## Given exercise
Render the listing below as a Markdown table with the columns "Row" and "Line." Give each line its own numbered row and leave out blank lines.

## Input data
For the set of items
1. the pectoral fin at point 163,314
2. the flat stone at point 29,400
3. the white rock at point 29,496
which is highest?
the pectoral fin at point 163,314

## Exercise output
| Row | Line |
|---|---|
| 1 | For the set of items |
| 2 | 1. the pectoral fin at point 163,314 |
| 3 | 2. the flat stone at point 29,400 |
| 4 | 3. the white rock at point 29,496 |
| 5 | which is highest? |
| 6 | the pectoral fin at point 163,314 |